=== Section Start ===

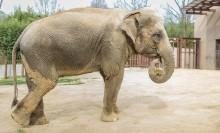 elephant in outside yard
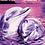 Thumbnail: Dolphin Couple - 2/5 Complexity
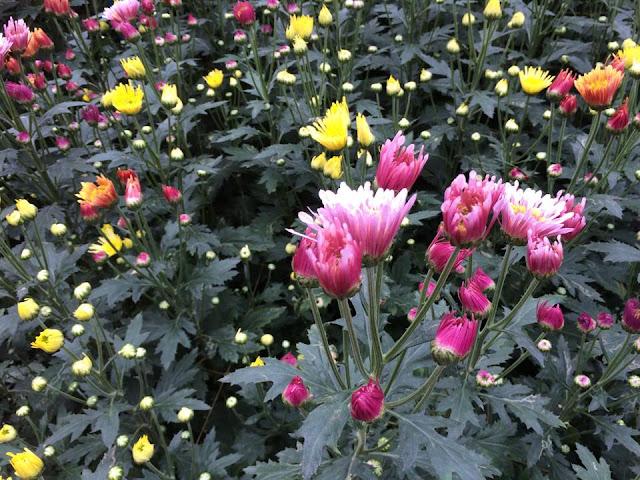 hoa cúc chùm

=== Section End ===

The material above is to be repeated word for word, with no images kept.

 elephant in outside yard
 Thumbnail: Dolphin Couple - 2/5 Complexity
 hoa cúc chùm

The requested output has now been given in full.